AIM Italia: da lunedì 2 marzo revoca dalle negoziazione per Vei 1

Ultime ore di negoziazione a Piazza Affari per Vei 1. Il 19 febbraio scorso Borsa Italiana ha disposto la revoca delle contrattazioni delle azioni ordinarie (ISIN IT0005323594) e dei warrant (ISIN IT0005323628) della Spac da lunedì 2 marzo. Quotata sul mercato AIM Italia,  Vei 1 lascia la Borsa dopo due anni. Il primo giorno di quotazione fu il 2 marzo 2018. Per chi avesse acquistato le azioni in open al primo giorno, a 9,742 euro, e le avesse tenute fino ad oggi (9,85 euro il prezzo attuale) il rendimento sarebbe stato dell’1,11%. Chi lo avesse fatto in fase di sottoscrizione il prezzo di carico sarebbe invece di 10 euro. 

Alla base della scelta del CdA di abbandonare Piazza Affari l’impossibilità di realizzare la business combination che secondo i progetti di quotazione avrebbe dovuto creare valore per gli azionisti. Nonostante le attività poste in essere dal management, i 24 mesi di tempo per arrivare a comprare una società target sono passati e dunque la Spac viene sciolta.

Cosa succede alle azioni

Chi non riuscisse a vendere le proprie azioni prima della fine degli orari di contrattazione odierni vedrà applicato l’articolo 27.2 dello Statuto sociale: il patrimonio netto di liquidazione verrà distribuito ai soci secondo questo ordine:

  • i primi a essere liquidati saranno i soci titolari di azioni ordinarie fino a concorrenza del prezzo di 10 euro pagato in fase di sottoscrizione della Spac;
  • per secondi i soci titolari di azioni speciali fino a concorrenza del prezzo di sottoscrizione delle azioni, anche in questo caso 10 euro;
  • per il residuo, tutti i soci titolari di azioni ordinarie e speciali in proporzione alla loro partecipazione al capitale sociale.

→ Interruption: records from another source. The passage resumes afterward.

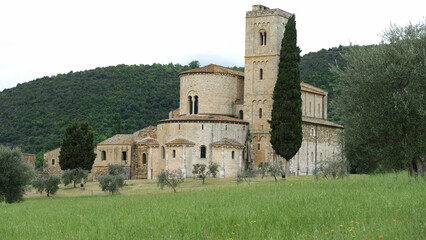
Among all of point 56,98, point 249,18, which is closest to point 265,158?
point 249,18

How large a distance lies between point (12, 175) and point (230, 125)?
65.7 feet

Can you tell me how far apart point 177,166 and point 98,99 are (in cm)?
3623

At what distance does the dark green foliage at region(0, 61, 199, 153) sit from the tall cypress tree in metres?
34.2

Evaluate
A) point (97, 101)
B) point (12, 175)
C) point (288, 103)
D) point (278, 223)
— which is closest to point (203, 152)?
point (288, 103)

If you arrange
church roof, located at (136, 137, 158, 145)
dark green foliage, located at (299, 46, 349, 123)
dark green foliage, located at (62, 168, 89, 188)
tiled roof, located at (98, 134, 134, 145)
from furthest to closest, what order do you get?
dark green foliage, located at (299, 46, 349, 123) → tiled roof, located at (98, 134, 134, 145) → church roof, located at (136, 137, 158, 145) → dark green foliage, located at (62, 168, 89, 188)

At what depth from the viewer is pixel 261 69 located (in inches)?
1864

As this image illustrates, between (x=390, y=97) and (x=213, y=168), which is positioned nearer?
(x=390, y=97)

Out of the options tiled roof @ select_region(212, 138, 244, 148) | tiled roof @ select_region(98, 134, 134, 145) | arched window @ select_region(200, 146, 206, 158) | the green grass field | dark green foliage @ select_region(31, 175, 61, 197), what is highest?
tiled roof @ select_region(98, 134, 134, 145)

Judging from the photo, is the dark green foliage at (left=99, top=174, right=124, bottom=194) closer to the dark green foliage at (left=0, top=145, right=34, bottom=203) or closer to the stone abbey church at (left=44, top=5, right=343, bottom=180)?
the dark green foliage at (left=0, top=145, right=34, bottom=203)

Al 31 dicembre 2019 il patrimonio netto di liquidazione della Spac ammontava a 101.752.672 euro. Il capitale raccolto con l’aumento di capitale del 6 febbraio 2018, propedeutico allo sbarco in Borsa, era di 100 milioni di euro.

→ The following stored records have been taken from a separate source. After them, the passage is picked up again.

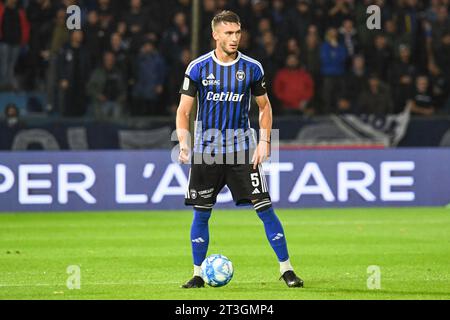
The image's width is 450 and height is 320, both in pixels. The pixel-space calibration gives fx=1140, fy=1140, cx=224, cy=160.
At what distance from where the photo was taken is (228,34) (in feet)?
31.9

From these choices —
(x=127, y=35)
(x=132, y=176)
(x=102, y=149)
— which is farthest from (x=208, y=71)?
(x=127, y=35)

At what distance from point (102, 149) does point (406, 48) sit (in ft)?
20.4

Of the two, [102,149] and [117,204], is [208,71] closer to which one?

Vei 1 è stata la prima Spac istituzionale lanciata da Palladio Holding e al momento della quotazione aveva come obiettivo quello di acquistare un’azienda italiana con un equity value indicativamente tra i 100 e i 400 milioni.

Tra i diversi argomenti all’ordine del giorno dell’Assemblea dei soci ordinaria e straordinaria convocate per il prossimi 23 e 24 marzo anche l’approvazione del bilancio. Quello approvato dal CdA lo scorso 18 febbraio ha visto una perdita per l'esercizio 2019 pari a 949.782 euro.